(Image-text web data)
- - - -
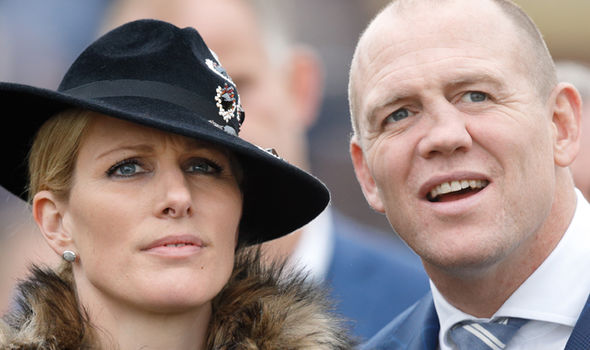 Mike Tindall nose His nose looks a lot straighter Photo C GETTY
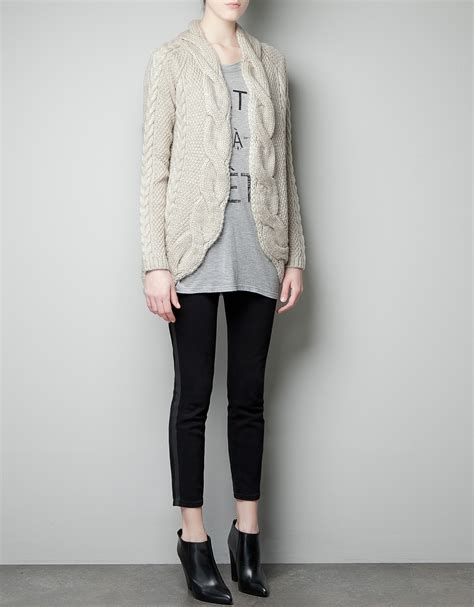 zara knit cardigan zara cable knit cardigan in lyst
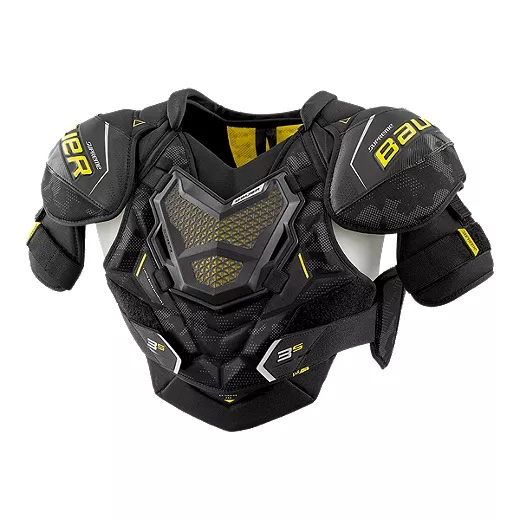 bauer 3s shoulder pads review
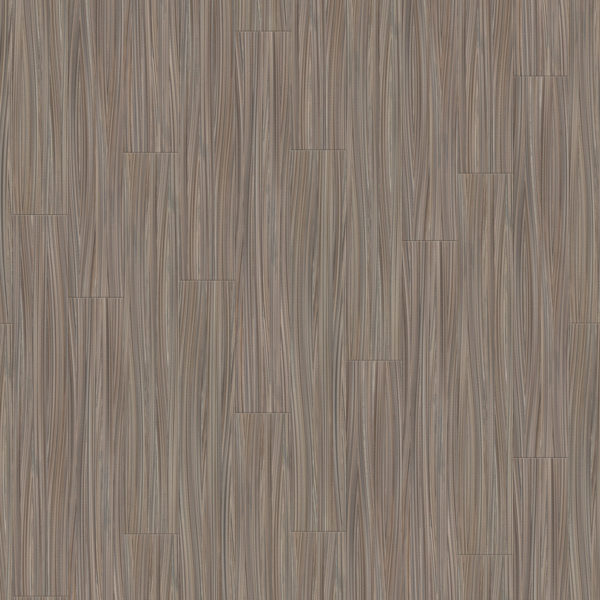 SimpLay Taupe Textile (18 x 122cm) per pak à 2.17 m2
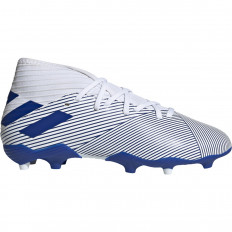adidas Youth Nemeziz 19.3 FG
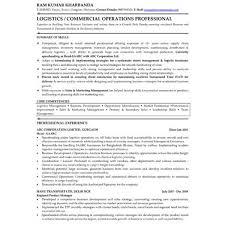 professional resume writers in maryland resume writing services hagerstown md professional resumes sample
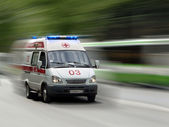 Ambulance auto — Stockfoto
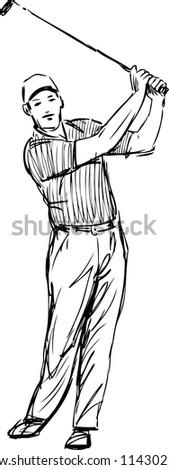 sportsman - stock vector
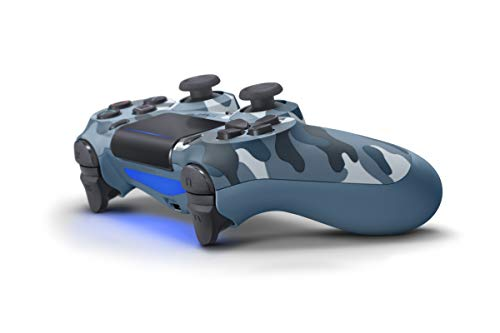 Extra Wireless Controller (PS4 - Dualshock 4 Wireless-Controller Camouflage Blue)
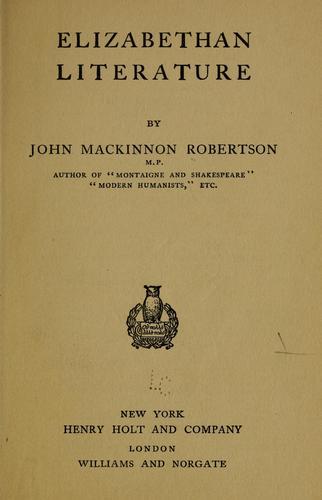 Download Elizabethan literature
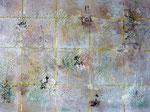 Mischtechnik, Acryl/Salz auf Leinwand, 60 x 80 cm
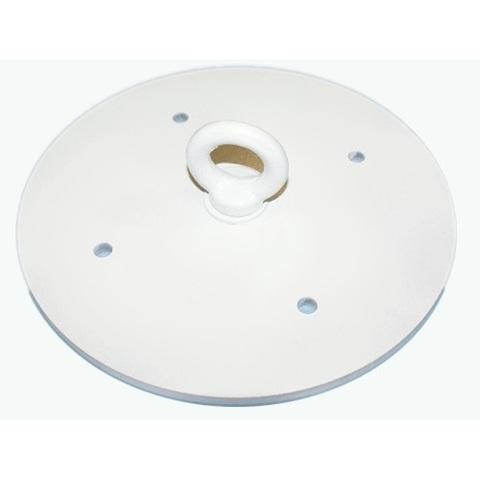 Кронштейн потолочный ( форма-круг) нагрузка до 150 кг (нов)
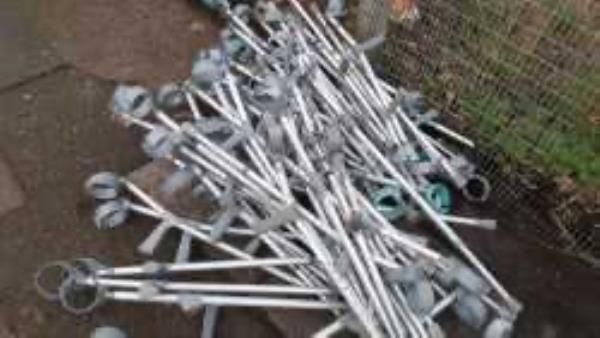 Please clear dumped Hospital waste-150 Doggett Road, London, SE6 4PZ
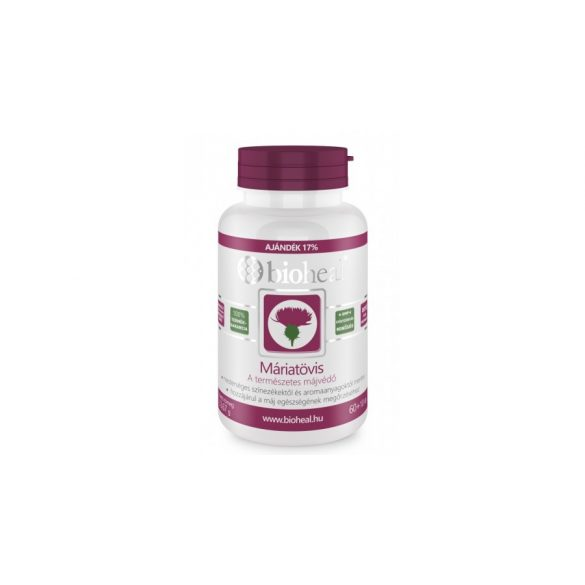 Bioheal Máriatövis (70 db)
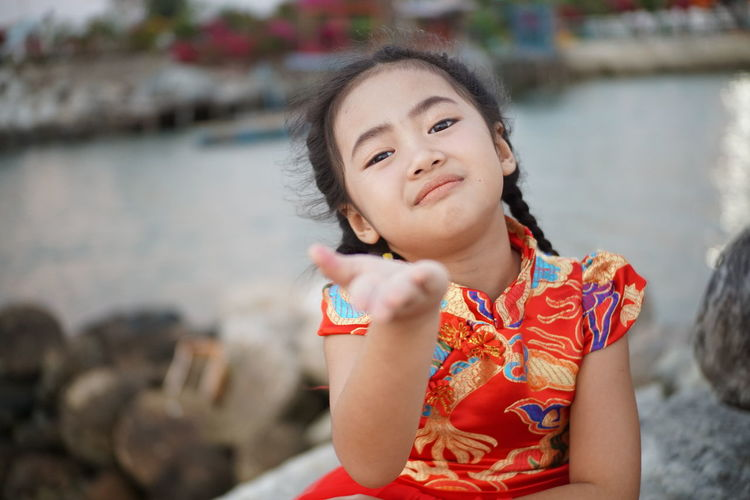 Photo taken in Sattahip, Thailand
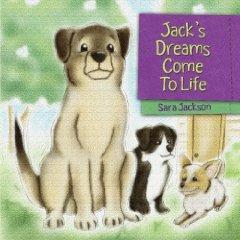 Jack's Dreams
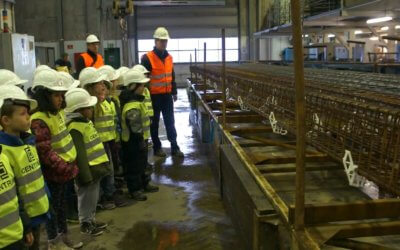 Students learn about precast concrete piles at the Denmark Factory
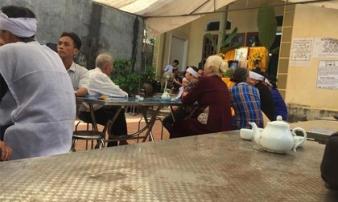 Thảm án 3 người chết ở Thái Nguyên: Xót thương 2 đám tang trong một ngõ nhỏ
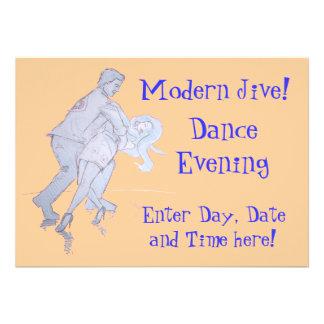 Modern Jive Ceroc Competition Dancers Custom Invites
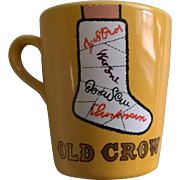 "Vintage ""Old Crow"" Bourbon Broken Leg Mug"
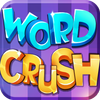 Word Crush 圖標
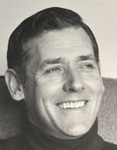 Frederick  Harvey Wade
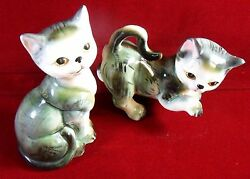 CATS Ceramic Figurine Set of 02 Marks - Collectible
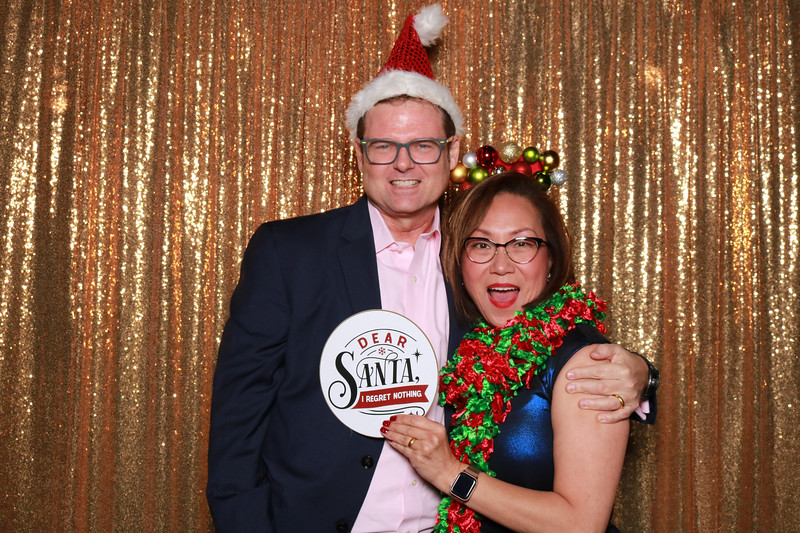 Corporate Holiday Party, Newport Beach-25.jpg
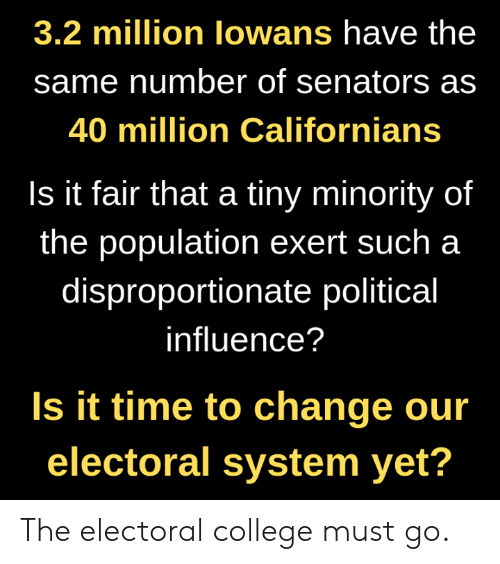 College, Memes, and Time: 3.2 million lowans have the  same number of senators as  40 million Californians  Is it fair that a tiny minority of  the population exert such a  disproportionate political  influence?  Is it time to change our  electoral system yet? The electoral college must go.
- - - -
• _Exercise prompt_: Each line between the one holding "adidas Youth Nemeziz 19.3 FG" and the one holding "Кронштейн потолочный ( форма-круг)", inclusive, should be copied exactly as it appears above, and pictures should be omitted.

• _Answer section_:
adidas Youth Nemeziz 19.3 FG
 professional resume writers in maryland resume writing services hagerstown md professional resumes sample
 Ambulance auto — Stockfoto
 sportsman - stock vector
 Extra Wireless Controller (PS4 - Dualshock 4 Wireless-Controller Camouflage Blue)
 Download Elizabethan literature
 Mischtechnik, Acryl/Salz auf Leinwand, 60 x 80 cm
 Кронштейн потолочный ( форма-круг) нагрузка до 150 кг (нов)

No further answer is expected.